Navigating uncharted territory

The cancer returned in fall 2022 in her upper vagina and bladder. She would need more surgery and again, they discussed options. Before she said yes to anything, she sought second opinions from the Mayo Clinic in Rochester, Minnesota, the Dana-Farber Cancer Institute in Boston, and the Memorial Sloan Kettering (MSK) Cancer Center in New York. McDonald had encouraged her to consult with others. The more bright minds on this, the better, he said.

She got her answer when an MSK physician urged her: “Whatever you’re doing with your doctor in Charlotte, keep doing it. Because you’re alive two years later – you guys are doing something right.”

McDonald ultimately removed the upper vagina and a portion of her bladder through robotic-assisted surgery. A major new study showed that adding Keytruda to chemotherapy improved outcomes for metastatic cervix cancer. McDonald discussed the idea with the tumor board, and Lima started on a four-drug mix in December. A PET scan in April 2023 confirmed complete remission. Now she’s on maintenance medication to keep the cancer at bay.

McDonald and Lima have become so close that they can laugh about the fact that no one knows her prognosis. “If Keytruda didn’t exist, I would expect Heidi Lima not to be alive,” McDonald said. “She’s in uncharted territory.”

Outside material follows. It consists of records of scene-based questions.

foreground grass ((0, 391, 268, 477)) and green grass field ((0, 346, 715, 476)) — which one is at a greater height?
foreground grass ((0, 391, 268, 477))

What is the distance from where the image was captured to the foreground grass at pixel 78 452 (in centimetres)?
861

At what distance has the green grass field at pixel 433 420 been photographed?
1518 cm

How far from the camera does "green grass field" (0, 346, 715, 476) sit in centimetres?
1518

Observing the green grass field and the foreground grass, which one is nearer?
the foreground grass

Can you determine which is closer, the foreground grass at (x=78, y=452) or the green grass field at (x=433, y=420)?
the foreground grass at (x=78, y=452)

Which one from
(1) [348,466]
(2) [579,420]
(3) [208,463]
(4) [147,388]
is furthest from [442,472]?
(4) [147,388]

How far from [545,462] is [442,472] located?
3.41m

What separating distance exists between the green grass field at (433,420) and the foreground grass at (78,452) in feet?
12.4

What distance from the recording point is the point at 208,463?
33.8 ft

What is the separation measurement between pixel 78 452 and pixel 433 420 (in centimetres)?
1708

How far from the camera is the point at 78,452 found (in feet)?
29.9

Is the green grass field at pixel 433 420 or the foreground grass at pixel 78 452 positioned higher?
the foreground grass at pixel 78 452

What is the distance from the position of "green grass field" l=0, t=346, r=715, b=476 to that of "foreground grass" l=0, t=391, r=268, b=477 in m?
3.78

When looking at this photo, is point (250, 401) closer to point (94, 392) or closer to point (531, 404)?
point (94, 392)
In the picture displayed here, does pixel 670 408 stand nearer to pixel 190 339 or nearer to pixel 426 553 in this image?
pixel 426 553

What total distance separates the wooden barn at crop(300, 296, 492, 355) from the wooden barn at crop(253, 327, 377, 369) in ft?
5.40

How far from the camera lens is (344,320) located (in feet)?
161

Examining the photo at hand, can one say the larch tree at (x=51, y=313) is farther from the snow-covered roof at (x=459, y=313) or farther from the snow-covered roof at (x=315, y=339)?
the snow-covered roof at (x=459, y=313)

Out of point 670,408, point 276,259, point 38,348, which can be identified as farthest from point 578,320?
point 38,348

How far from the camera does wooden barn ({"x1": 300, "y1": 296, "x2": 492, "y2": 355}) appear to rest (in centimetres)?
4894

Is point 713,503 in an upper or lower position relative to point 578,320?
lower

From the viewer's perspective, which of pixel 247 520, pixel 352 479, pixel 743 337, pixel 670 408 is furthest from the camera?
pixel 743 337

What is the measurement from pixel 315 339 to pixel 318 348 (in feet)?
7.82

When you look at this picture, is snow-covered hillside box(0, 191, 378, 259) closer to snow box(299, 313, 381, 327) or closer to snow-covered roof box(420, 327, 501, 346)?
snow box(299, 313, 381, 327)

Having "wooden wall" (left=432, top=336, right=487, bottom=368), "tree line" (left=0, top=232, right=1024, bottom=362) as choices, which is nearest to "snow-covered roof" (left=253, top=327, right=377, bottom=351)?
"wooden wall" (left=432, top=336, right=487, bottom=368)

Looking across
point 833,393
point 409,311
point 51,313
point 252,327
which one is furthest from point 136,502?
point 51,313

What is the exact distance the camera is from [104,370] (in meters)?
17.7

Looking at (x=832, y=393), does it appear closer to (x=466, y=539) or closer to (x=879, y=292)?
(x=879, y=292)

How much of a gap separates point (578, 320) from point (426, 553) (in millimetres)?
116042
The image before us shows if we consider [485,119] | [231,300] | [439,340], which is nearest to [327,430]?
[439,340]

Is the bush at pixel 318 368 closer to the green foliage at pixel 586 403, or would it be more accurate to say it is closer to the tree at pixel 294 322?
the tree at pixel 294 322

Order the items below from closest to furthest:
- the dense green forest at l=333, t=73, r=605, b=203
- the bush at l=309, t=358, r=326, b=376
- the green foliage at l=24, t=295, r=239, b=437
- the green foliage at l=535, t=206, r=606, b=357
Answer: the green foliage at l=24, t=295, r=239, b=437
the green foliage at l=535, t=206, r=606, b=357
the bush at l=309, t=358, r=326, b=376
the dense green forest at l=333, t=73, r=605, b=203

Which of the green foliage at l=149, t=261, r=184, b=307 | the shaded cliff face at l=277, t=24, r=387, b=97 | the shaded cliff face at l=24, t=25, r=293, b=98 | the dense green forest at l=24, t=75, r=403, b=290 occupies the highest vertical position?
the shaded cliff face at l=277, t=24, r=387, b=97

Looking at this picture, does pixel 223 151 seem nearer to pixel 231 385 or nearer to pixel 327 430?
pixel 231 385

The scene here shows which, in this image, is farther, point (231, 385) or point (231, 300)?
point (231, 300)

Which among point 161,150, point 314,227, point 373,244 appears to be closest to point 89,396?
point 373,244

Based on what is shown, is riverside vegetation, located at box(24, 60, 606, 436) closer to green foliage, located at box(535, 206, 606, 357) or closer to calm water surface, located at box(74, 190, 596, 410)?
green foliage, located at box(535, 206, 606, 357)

She’s making the most of it. She’s traveled to Greece and Portugal, and is planning other trips. She takes advantage of services from Novant Health’s integrative medicine team, including acupuncture and oncology massage. “I love Dr. McDonald. I consider everyone in the office friends,” Lima said. “At that clinic, I’m not a case number. I’m not a study. I feel like they do it because they want to keep me alive.”

She has a strong message for other women: Listen to your body. Respect your intuition. Book that medical appointment. “If something doesn’t feel normal,” she said, “it’s not normal.”